> [Required work] Reproduce the material verbatim, from the line containing "Looking at this" through the end of the material, with both ends included and the pictures omitted.

> [Task data]
==========

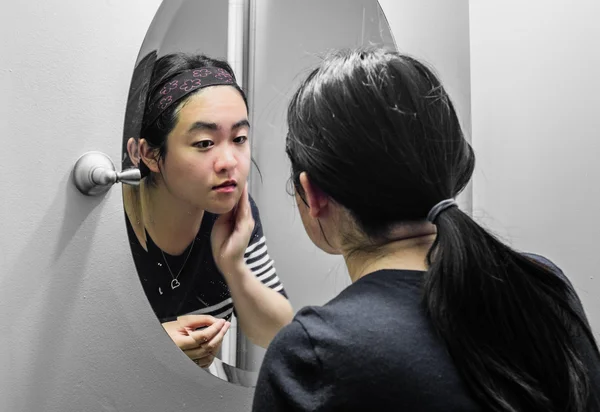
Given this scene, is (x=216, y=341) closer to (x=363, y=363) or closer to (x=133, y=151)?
(x=133, y=151)

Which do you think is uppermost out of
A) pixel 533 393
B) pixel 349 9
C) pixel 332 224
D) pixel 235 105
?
pixel 349 9

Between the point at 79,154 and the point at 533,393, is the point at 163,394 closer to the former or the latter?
the point at 79,154

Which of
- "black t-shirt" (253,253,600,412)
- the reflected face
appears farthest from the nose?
"black t-shirt" (253,253,600,412)

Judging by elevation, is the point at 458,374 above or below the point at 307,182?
below

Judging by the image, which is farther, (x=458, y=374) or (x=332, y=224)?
(x=332, y=224)

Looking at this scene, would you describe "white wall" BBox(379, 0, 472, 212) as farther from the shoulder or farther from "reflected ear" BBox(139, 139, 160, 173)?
the shoulder

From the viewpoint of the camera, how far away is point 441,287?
1.85 feet

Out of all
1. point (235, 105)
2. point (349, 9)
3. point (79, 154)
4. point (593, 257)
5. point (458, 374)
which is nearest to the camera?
point (458, 374)

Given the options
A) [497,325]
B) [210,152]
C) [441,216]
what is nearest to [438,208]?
[441,216]

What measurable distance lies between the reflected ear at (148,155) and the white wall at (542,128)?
711 millimetres

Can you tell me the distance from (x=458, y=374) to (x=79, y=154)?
48cm

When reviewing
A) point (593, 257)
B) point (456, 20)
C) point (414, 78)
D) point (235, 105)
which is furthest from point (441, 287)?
point (456, 20)

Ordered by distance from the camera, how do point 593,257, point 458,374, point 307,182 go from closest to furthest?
point 458,374, point 307,182, point 593,257

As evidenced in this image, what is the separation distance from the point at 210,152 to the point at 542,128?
2.33 feet
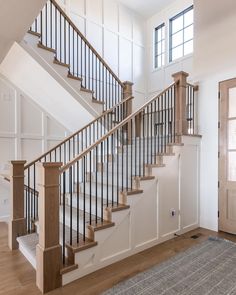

==========

> [Task response]
Looking at this scene, would you describe "white wall" BBox(379, 0, 472, 212) as farther from the shoulder or farther from "reflected ear" BBox(139, 139, 160, 173)?
the shoulder

From the viewpoint of the camera, how far away is point 441,287?
1.85 feet

Out of all
1. point (235, 105)
2. point (349, 9)
3. point (79, 154)
4. point (593, 257)
5. point (458, 374)
which is nearest to the camera?
point (458, 374)

Given the options
A) [497,325]
B) [210,152]
C) [441,216]
what is nearest to [438,208]?
[441,216]

What measurable distance lies between the reflected ear at (148,155) and the white wall at (542,128)?
711 millimetres

Can you tell me the distance from (x=458, y=374) to (x=79, y=154)?
48cm

When reviewing
A) point (593, 257)
B) point (456, 20)
C) point (414, 78)
D) point (235, 105)
which is furthest from point (441, 287)?
point (456, 20)

Ordered by distance from the camera, how do point 593,257, point 458,374, point 307,182 go from closest to furthest?
point 458,374, point 307,182, point 593,257

As evidenced in this image, what is the separation distance from the point at 210,152 to the point at 542,128?
2.33 feet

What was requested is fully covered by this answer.